I'm trying to parse some html and I have some problem with this little html code.
XML:
<div>
<p><span><a href="../url"></a></span></p>
<h3 class="header"><a href="../url">Other</a></h3>
<a href="../url">Other</a><br>
<a class="aaaaa" href="../url">Indice</a>
<p></p>
</div>
code:
import urllib
from lxml import etree
import StringIO
resultado=urllib.urlopen('trozo.html')
html = resultado.read()
parser= etree.HTMLParser()
tree=etree.parse(StringIO.StringIO(html),parser)
xpath='/div/h3'
html_filtrado=tree.xpath(xpath)
print html_filtrado
When I print the code it appears [], and I suppose that It should be a list with <h3 class="header"><a href="../url">Other</a></h3> in it.
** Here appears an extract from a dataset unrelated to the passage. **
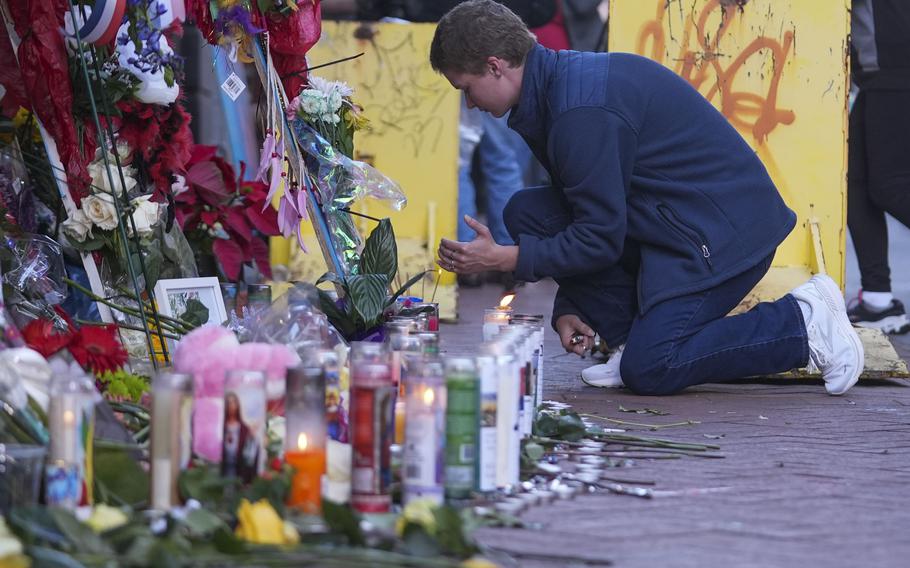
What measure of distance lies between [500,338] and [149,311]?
4.48 feet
If I would have that list I would execute etree.tostring(html_filtrado) to see <h3 class="header"><a href="../url">Other</a></h3>.
So how can get this code?
<h3 class="header"><a href="../url">Other</a></h3>
Or only ../url ? which is the part I want!!
Thank you
<br>without a closing tag is illegal XML,lxmlis first and for most an XML parsing library, to enable broken HTML you need to set some flags on the parser. Try using an HTML parser instead or convert your HTML to XHTML.